RIO DE JANEIRO, April 6 (Reuters) - Ternium SA will not challenge a decision by Brazilian securities regulator CVM that eight members, instead of seven, should be elected to the board of Brazilian steelmaker Usinas Siderurgicas de Minas Gerais SA on Monday.
Luxembourg-based Ternium and Japan’s Nippon & Sumitomo Metal are in power struggle over Usiminas, as the steelmaker is commonly known, and together have the controlling share and an equal number of members on the board.
The decision by Ternium and related or subsidiary firms Confab Industrial, Prosid Investments and Siderar, said in a letter reproduced in a Usiminas filing on Monday, that the decision to go along with the CVM determination did not mean they agree with the way board members are elected by shareholders.
Ternium had previously objected to the election of eight members, saying that seven should be elected instead, to reduce the influence of the controlling group and better represent minority shareholders.
The board is usually made up of ten members, according to Monday’s statement, with the controlling group composed of eight made up of the biggest shareholders, predominantly Ternium and the Japanese company.

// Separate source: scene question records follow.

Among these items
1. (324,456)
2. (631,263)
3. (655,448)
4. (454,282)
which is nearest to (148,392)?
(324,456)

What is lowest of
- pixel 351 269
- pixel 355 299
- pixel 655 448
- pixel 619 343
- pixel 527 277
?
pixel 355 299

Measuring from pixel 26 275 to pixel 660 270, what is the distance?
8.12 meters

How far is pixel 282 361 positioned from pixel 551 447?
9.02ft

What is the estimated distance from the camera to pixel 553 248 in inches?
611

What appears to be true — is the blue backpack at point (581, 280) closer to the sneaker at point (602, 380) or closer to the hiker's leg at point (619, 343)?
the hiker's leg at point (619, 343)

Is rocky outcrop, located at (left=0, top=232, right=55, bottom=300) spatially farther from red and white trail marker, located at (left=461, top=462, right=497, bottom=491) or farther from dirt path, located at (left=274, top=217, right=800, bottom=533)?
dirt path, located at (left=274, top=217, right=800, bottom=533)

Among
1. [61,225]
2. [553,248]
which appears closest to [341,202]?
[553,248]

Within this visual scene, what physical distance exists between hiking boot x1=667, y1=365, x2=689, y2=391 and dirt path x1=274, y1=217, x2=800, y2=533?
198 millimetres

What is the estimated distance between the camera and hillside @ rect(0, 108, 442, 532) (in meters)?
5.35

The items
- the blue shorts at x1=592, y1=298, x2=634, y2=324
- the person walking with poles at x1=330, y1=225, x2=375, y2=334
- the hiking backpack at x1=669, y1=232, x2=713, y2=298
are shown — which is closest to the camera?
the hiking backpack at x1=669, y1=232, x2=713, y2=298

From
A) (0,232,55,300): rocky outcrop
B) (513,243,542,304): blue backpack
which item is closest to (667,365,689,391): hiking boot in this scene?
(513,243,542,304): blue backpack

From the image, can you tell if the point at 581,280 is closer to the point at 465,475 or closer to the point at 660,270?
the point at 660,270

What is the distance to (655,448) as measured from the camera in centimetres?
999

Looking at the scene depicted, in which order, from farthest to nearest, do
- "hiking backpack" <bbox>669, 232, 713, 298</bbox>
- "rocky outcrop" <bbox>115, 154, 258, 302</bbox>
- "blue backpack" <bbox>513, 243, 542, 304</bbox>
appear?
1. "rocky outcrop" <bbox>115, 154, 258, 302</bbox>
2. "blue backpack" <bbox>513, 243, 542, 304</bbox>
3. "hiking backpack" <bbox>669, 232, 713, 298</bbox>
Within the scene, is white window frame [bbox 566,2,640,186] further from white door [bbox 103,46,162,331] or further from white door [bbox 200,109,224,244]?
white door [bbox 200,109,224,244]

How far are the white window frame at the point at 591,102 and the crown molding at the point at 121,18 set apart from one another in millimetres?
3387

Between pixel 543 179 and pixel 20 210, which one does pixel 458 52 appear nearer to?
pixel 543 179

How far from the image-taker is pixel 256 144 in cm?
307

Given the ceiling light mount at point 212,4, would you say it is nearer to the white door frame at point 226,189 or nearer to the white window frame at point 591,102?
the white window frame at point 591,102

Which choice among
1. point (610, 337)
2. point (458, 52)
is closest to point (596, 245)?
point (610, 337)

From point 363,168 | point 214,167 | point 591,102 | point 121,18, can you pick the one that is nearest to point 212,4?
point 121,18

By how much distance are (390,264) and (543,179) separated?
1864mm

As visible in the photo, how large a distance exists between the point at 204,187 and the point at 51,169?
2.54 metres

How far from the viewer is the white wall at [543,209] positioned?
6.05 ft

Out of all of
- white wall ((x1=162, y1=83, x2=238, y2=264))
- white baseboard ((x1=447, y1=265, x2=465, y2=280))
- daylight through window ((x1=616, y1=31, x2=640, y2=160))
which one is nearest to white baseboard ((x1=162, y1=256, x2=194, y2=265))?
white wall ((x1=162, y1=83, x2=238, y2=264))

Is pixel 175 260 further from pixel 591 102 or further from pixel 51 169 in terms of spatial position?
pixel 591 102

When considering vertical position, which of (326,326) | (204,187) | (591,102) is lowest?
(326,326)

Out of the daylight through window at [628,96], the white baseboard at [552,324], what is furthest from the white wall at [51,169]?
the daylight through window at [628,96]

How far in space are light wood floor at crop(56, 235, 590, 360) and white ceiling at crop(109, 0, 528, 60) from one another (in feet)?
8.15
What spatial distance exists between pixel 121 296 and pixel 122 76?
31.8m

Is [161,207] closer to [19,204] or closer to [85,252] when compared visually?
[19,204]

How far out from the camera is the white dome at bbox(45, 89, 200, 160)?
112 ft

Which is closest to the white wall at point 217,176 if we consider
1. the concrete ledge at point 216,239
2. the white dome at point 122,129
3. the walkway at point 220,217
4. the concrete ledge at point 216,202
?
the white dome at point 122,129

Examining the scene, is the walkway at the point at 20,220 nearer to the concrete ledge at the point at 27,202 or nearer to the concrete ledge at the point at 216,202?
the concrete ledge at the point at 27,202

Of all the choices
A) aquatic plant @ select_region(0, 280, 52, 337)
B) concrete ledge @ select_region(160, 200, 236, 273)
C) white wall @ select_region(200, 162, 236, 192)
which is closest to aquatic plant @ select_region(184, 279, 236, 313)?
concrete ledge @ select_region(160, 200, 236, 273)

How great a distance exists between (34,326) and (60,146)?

Usiminas and the Japanese group have been at loggerheads since former Chief Executive Julian Eguren, who had previously been at Ternium, was dismissed on allegation of misuse of funds in September.
Eguren denies wrongdoing. Ternium continues to demand his reinstatement as chief executive, which Nippon has refused.
According to Usiminas’ website, the Japanese group has three seats on the board, including the chairman position. Ternium also has three, with the Usiminas pension fund and employee representative each with one. Minority shareholders also have a board member.
Usiminas is Brazil’s largest producer of flat steel, a type of rolled-steel sheet and plate used to make such products as car and appliance bodies and the hulls of ships.